Reproduce the stretch of items from the line containing "Glancing at this" through the line containing "508 centimetres", substituting "tree bole" for every occurrence of "tree trunk" and leaving everything else unchanged.

[Items from a data source]
— begin —

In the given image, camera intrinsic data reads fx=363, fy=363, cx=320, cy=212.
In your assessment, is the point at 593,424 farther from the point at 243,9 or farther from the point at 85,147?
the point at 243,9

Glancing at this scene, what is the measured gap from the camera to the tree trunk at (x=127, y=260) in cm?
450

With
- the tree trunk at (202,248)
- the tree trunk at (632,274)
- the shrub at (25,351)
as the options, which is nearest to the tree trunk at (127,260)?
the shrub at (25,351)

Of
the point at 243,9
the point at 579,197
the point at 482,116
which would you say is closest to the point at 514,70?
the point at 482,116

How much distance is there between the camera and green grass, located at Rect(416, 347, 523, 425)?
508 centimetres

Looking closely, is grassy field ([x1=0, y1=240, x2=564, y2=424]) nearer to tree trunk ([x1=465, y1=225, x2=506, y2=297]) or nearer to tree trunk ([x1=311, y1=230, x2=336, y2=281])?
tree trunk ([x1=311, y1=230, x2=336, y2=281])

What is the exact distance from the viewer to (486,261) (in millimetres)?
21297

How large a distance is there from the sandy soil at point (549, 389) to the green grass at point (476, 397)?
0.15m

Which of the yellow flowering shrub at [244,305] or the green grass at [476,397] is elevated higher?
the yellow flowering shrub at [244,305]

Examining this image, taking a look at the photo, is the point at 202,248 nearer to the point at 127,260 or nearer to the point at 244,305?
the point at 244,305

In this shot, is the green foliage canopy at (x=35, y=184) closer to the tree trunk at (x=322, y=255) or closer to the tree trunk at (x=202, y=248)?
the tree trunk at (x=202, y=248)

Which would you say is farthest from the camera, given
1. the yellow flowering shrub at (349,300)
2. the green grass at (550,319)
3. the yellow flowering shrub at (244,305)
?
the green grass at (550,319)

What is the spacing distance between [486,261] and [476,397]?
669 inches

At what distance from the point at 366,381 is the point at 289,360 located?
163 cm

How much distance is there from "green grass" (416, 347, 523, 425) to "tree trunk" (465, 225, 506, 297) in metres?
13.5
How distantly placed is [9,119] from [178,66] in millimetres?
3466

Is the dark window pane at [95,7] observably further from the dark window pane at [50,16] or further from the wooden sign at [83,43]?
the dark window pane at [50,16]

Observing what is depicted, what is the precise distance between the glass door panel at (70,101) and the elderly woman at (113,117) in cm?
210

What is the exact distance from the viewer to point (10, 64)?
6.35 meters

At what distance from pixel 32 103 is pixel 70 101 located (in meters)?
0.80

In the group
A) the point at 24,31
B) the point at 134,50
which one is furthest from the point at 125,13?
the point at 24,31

— end —

• [OUTPUT OF THE EXERCISE]:
Glancing at this scene, what is the measured gap from the camera to the tree bole at (x=127, y=260) in cm?
450

With
- the tree bole at (202,248)
- the tree bole at (632,274)
- the shrub at (25,351)
as the options, which is nearest to the tree bole at (127,260)?
the shrub at (25,351)

Of
the point at 243,9
the point at 579,197
the point at 482,116
which would you say is closest to the point at 514,70?
the point at 482,116

How much distance is there between the camera and green grass, located at Rect(416, 347, 523, 425)?
508 centimetres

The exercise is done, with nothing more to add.